Choosing the WSDL Style

ColdFusion can publish WSDL and consume web services that publish WSDL in the following styles:

  • RPC Encoded: Specified with the <cfcomponent> attribute style="rpc", this style considers web services as XML-based forms of Remote Procedure Calls (RPCs). Here the SOAP message body contains only one element, which is named after the operation, and all parameters must be represented as subelements of this wrapper element. This style is available only with Web Service Engine Version 1.
  • Document Literal: Specified with the <cfcomponent> attribute style="document", this style considers web services as a means of moving XML information from one place to another. Here, the SOAP message body must follow the XML schema defined in WSDL as types.
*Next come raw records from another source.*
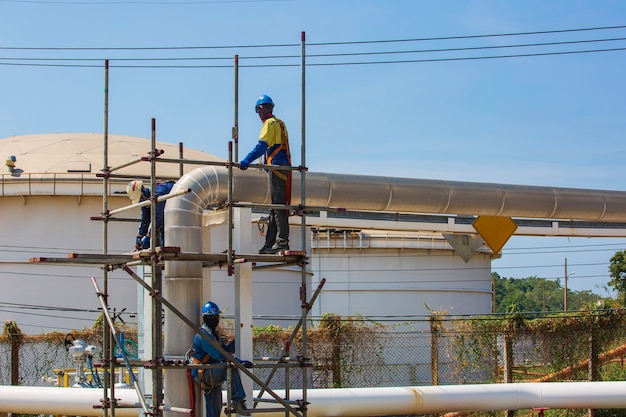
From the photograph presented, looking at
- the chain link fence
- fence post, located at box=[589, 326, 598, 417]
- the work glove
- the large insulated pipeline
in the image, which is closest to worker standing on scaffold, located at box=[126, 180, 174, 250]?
the large insulated pipeline

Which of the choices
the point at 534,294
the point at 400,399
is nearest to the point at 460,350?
the point at 400,399

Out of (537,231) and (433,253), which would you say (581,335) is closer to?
(537,231)

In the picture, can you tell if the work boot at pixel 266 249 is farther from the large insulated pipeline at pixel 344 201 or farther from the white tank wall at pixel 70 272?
the white tank wall at pixel 70 272

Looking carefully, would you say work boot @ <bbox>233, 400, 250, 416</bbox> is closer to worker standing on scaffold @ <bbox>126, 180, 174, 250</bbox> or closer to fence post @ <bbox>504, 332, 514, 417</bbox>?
worker standing on scaffold @ <bbox>126, 180, 174, 250</bbox>

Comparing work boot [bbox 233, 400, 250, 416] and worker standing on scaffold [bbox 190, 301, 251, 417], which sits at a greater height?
worker standing on scaffold [bbox 190, 301, 251, 417]

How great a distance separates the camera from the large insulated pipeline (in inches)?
402

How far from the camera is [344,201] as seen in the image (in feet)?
45.5

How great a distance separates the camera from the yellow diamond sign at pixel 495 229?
1559 centimetres

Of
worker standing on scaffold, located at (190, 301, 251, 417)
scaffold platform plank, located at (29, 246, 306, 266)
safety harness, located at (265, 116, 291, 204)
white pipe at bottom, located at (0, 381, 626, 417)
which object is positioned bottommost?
white pipe at bottom, located at (0, 381, 626, 417)

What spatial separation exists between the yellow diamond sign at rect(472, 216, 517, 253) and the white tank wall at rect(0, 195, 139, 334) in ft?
35.6

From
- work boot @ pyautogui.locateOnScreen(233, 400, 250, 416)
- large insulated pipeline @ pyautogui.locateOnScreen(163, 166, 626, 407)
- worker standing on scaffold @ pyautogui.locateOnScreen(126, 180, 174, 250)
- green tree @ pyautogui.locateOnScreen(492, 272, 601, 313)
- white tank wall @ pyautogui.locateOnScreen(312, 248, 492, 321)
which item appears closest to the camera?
work boot @ pyautogui.locateOnScreen(233, 400, 250, 416)

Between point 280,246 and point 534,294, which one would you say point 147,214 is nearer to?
point 280,246

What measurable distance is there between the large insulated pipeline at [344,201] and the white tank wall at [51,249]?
1082 cm

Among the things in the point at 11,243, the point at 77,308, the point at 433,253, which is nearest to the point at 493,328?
the point at 77,308
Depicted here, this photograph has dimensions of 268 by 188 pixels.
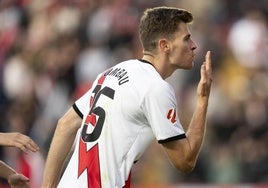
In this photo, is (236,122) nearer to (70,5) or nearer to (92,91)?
(70,5)

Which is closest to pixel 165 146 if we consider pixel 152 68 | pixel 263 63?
pixel 152 68

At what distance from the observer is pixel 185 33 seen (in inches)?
297

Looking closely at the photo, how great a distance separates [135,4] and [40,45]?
62.6 inches

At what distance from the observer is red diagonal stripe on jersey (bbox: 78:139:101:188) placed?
24.0 feet

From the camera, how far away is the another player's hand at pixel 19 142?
722 centimetres

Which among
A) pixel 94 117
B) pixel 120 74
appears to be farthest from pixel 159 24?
pixel 94 117

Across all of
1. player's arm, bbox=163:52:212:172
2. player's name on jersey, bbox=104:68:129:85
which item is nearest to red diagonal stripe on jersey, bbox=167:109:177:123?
player's arm, bbox=163:52:212:172

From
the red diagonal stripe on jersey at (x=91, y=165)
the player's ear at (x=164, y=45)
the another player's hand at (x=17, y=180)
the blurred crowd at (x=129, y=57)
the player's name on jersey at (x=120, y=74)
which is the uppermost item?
the player's ear at (x=164, y=45)

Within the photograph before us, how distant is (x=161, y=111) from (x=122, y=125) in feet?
0.98

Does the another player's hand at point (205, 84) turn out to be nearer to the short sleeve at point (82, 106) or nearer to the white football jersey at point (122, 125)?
the white football jersey at point (122, 125)

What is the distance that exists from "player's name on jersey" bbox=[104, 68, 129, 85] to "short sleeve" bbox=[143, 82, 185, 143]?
0.24m

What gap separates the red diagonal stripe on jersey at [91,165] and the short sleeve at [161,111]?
0.43 metres

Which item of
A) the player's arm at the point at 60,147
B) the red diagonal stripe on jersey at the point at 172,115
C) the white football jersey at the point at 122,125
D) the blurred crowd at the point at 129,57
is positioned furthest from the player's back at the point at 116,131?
the blurred crowd at the point at 129,57

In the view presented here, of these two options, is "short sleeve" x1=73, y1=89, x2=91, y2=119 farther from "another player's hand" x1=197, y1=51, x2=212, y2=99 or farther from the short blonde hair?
"another player's hand" x1=197, y1=51, x2=212, y2=99
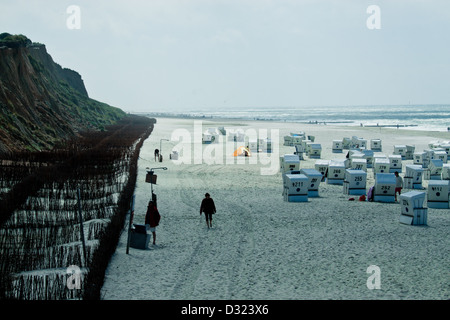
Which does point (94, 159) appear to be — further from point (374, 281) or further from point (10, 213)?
point (374, 281)

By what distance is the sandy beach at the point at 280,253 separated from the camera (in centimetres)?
1400

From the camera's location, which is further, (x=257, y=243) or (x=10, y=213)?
(x=10, y=213)

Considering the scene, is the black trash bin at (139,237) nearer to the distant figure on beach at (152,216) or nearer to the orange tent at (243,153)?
the distant figure on beach at (152,216)

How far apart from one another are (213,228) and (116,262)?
18.5 feet

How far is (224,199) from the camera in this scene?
1101 inches

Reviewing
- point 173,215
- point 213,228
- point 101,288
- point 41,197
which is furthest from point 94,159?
point 101,288

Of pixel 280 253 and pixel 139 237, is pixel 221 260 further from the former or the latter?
pixel 139 237

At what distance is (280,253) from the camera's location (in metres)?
17.5

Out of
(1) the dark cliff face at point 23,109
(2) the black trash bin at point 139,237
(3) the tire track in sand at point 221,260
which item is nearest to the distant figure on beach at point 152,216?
(2) the black trash bin at point 139,237

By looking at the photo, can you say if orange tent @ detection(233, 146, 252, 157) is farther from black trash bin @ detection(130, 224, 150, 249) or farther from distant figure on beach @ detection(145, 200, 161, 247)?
black trash bin @ detection(130, 224, 150, 249)

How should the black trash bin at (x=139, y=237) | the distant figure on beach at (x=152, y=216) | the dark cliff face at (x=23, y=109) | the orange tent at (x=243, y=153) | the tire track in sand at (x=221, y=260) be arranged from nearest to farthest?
the tire track in sand at (x=221, y=260) → the black trash bin at (x=139, y=237) → the distant figure on beach at (x=152, y=216) → the dark cliff face at (x=23, y=109) → the orange tent at (x=243, y=153)

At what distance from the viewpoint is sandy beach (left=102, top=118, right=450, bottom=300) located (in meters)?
14.0

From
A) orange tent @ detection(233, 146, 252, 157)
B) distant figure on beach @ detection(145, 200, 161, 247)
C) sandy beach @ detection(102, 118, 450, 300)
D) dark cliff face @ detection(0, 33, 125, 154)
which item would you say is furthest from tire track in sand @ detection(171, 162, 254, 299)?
orange tent @ detection(233, 146, 252, 157)
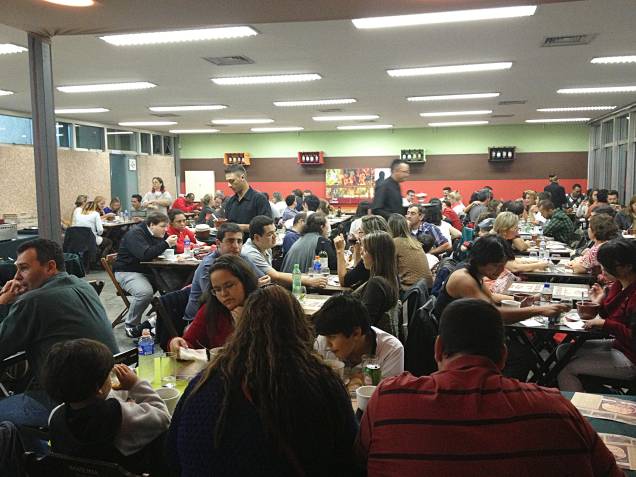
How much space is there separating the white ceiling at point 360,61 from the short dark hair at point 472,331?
93.4 inches

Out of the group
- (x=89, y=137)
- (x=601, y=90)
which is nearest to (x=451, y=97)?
(x=601, y=90)

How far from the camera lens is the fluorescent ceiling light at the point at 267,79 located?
7.95 metres

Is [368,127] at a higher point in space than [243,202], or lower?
higher

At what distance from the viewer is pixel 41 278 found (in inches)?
123

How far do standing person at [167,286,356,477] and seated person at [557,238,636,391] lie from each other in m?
2.33

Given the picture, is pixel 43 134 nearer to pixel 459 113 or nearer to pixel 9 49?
pixel 9 49

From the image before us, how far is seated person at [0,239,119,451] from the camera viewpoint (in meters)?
2.82

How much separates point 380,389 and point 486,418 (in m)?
0.32

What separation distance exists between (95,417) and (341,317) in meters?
1.12

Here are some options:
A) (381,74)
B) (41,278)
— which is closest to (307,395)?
(41,278)

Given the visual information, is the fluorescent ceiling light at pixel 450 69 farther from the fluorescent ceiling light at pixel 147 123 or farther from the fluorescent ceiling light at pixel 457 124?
the fluorescent ceiling light at pixel 147 123

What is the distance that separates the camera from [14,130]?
12.2 meters

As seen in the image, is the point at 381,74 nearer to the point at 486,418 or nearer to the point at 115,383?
the point at 115,383

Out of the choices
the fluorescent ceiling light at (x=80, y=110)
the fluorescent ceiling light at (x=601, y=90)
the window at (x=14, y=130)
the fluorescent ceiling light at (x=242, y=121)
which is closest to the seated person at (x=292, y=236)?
the fluorescent ceiling light at (x=601, y=90)
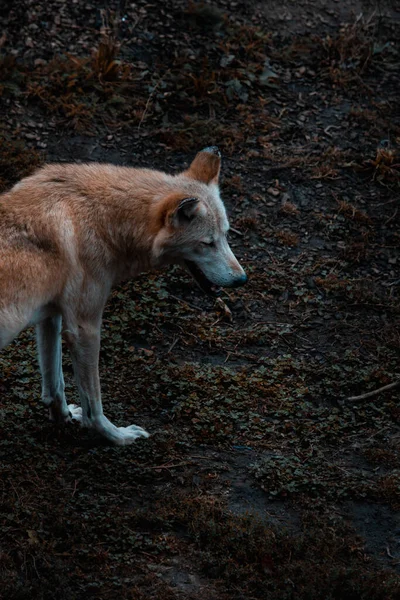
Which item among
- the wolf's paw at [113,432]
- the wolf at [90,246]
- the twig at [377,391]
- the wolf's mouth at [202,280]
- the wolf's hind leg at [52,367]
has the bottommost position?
the twig at [377,391]

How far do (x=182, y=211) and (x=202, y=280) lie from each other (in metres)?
0.71

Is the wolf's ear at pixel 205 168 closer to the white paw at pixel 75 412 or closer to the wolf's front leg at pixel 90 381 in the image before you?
the wolf's front leg at pixel 90 381

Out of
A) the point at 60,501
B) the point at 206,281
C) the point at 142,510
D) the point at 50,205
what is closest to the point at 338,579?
the point at 142,510

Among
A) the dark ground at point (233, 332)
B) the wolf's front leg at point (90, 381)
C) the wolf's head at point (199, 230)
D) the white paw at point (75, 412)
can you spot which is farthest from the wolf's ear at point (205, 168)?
the white paw at point (75, 412)

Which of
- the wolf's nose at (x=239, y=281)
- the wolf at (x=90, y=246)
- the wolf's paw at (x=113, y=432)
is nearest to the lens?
the wolf at (x=90, y=246)

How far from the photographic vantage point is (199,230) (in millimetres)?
5641

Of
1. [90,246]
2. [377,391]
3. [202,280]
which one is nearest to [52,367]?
[90,246]

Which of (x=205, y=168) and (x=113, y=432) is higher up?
(x=205, y=168)

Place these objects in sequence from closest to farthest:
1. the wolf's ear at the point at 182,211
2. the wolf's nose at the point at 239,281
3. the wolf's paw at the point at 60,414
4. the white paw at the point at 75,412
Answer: the wolf's ear at the point at 182,211 < the wolf's nose at the point at 239,281 < the wolf's paw at the point at 60,414 < the white paw at the point at 75,412

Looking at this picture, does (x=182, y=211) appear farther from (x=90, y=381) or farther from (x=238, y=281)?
(x=90, y=381)

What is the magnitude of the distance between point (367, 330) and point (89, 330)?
3227 millimetres

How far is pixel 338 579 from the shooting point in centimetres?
483

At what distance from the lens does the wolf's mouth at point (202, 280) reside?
5.91 metres

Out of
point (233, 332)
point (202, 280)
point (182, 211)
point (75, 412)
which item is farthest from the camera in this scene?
point (233, 332)
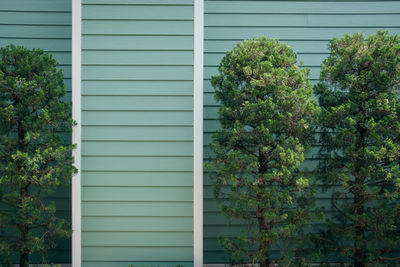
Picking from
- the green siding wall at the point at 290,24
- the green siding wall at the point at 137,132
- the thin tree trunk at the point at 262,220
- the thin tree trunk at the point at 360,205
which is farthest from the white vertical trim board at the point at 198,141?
the thin tree trunk at the point at 360,205

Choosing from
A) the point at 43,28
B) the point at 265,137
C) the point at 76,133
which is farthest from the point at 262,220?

This style is available with both web service engine versions.
  • Document Literal Wrapped: Specified with the <cfcomponent> attribute style="wrapped", this style is similar to the Document Literal style, except that the SOAP message body is wrapped within a root element. This style is available only with Web Service Engine Version 2.

Alternatively, you can specify the WSDL style to use at the application level as this.wssettings.style. ColdFusion will use this information to generate WSDL in the specified style for all the CFCs in this application. You can individually override this setting with the <cfcomponent> attribute style, which takes precedence over application-level settings.